## DIRECTIVES
1. From the MVP framework design text, list every line that begins with "Precondition:" or "User:", copying each line in full.
2. For each statement below, answer yes or no according to the MVP framework design text, and quote the words of the text that decide it.
(a) In MVP, unlike MVC, controllers may access their views.
(b) Linking views and controllers together is left to the user.
(c) The text has already settled which class will be responsible for linking views and controllers.
3. Continue the MVP framework design text, starting after its last line.

## TEXT SEGMENT
_ _ _ _ _ _ _

Accessing the controller from a view and vice versa

According to the MVP pattern views handle user gestures and then pass control to the corresponding controller (and again I recall that we are using the "controller" name instead of "presenter"). Moreover in MVP (in contrast to MVC) controllers may access their views as well. Hence it should be easy for a user to access the controller from a view code and vice versa. In MVP this is solved by linking together each view with the corresponding controller instance.

Accessing the controller from a view and vice versa
    Precondition: View and its controller are linked to each other.
    User: Access that associated controller/view. 

For user’s convenience it should be the framework job to link views and controllers together. Later when designing classes we will discuss which class will be responsible for such linking.

Accessing the task and navigating from a controller

Controllers often need to request/modify their task state. So we may require each controller to be linked to its task.

Accessing the task from a controller
    Precondition: Controller is linked to its task.
    User: Access that associated task.

_ _ _ _ _ _ _

## SUPPLIED RECORDS
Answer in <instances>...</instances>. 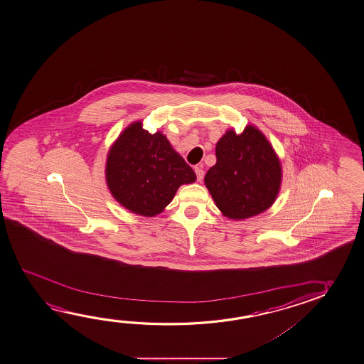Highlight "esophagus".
<instances>
[{
  "label": "esophagus",
  "instance_id": "34e87169",
  "mask_svg": "<svg viewBox=\"0 0 364 364\" xmlns=\"http://www.w3.org/2000/svg\"><path fill=\"white\" fill-rule=\"evenodd\" d=\"M196 174L198 181H201V180L204 179V170H203L200 166H196Z\"/></svg>",
  "mask_w": 364,
  "mask_h": 364
}]
</instances>
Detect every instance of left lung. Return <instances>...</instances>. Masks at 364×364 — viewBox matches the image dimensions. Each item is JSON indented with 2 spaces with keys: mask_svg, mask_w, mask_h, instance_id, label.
<instances>
[{
  "mask_svg": "<svg viewBox=\"0 0 364 364\" xmlns=\"http://www.w3.org/2000/svg\"><path fill=\"white\" fill-rule=\"evenodd\" d=\"M216 164L204 181L216 206L229 219H247L274 203L282 183V166L272 145L257 127L237 135L229 130L218 141Z\"/></svg>",
  "mask_w": 364,
  "mask_h": 364,
  "instance_id": "obj_1",
  "label": "left lung"
}]
</instances>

_ _ _ _ _ _ _

## EXPECTED RESPONSES
1.
Precondition: View and its controller are linked to each other.
User: Access that associated controller/view.
Precondition: Controller is linked to its task.
User: Access that associated task.

2.
(a) Yes: "Moreover in MVP (in contrast to MVC) controllers may access their views as well."
(b) No: "For user’s convenience it should be the framework job to link views and controllers together."
(c) No: "Later when designing classes we will discuss which class will be responsible for such linking."

3.
A controller may also need to trigger navigation to some view. This is done easily by accessing the task and then getting its navigator.

Navigating from within a controller
    Precondition: Controller is linked to its task which is connected to the
                  navigator
    User: Access the navigator through the associated task. Invoke the navigation.

We have discussed the most fundamental requirements for the future system. Based on these requirements we are going to proceed to designing classes.

Designing key classes

Above we have introduced a number of fundamental concepts such as task, navigator and others by analyzing requirements for our system. These concepts with the relationships between them make up so called analysis model of the system. Analysis classes from this model usually turn into design classes by being equipped with operations, additional attributes and other details.

Here we are going to walk through all the requirements we have formulated and to design classes based on the analysis model in order to meet these requirements.

TasksManager

First let us deal with the “Starting a task (revision 3)” use case and the TasksManager concept. According to this use case we may introduce a TasksManager class with a StartTask(taskType: Type) method. This method should create task and navigator instances, connect them to each other and invoke the task’s OnStart() method. It should also create a TaskInfo instance based on the task type. Tasks are designed by users however in order for the framework to communicate with task instances the latter should conform to some interface. Let us call it ITask. There is also a requirement we have missed: tasks should be able to access their tasks manager, that is why the TasksManager should also link the created task to itself.

public class TasksManager
{
    public ITask StartTask(Type taskType)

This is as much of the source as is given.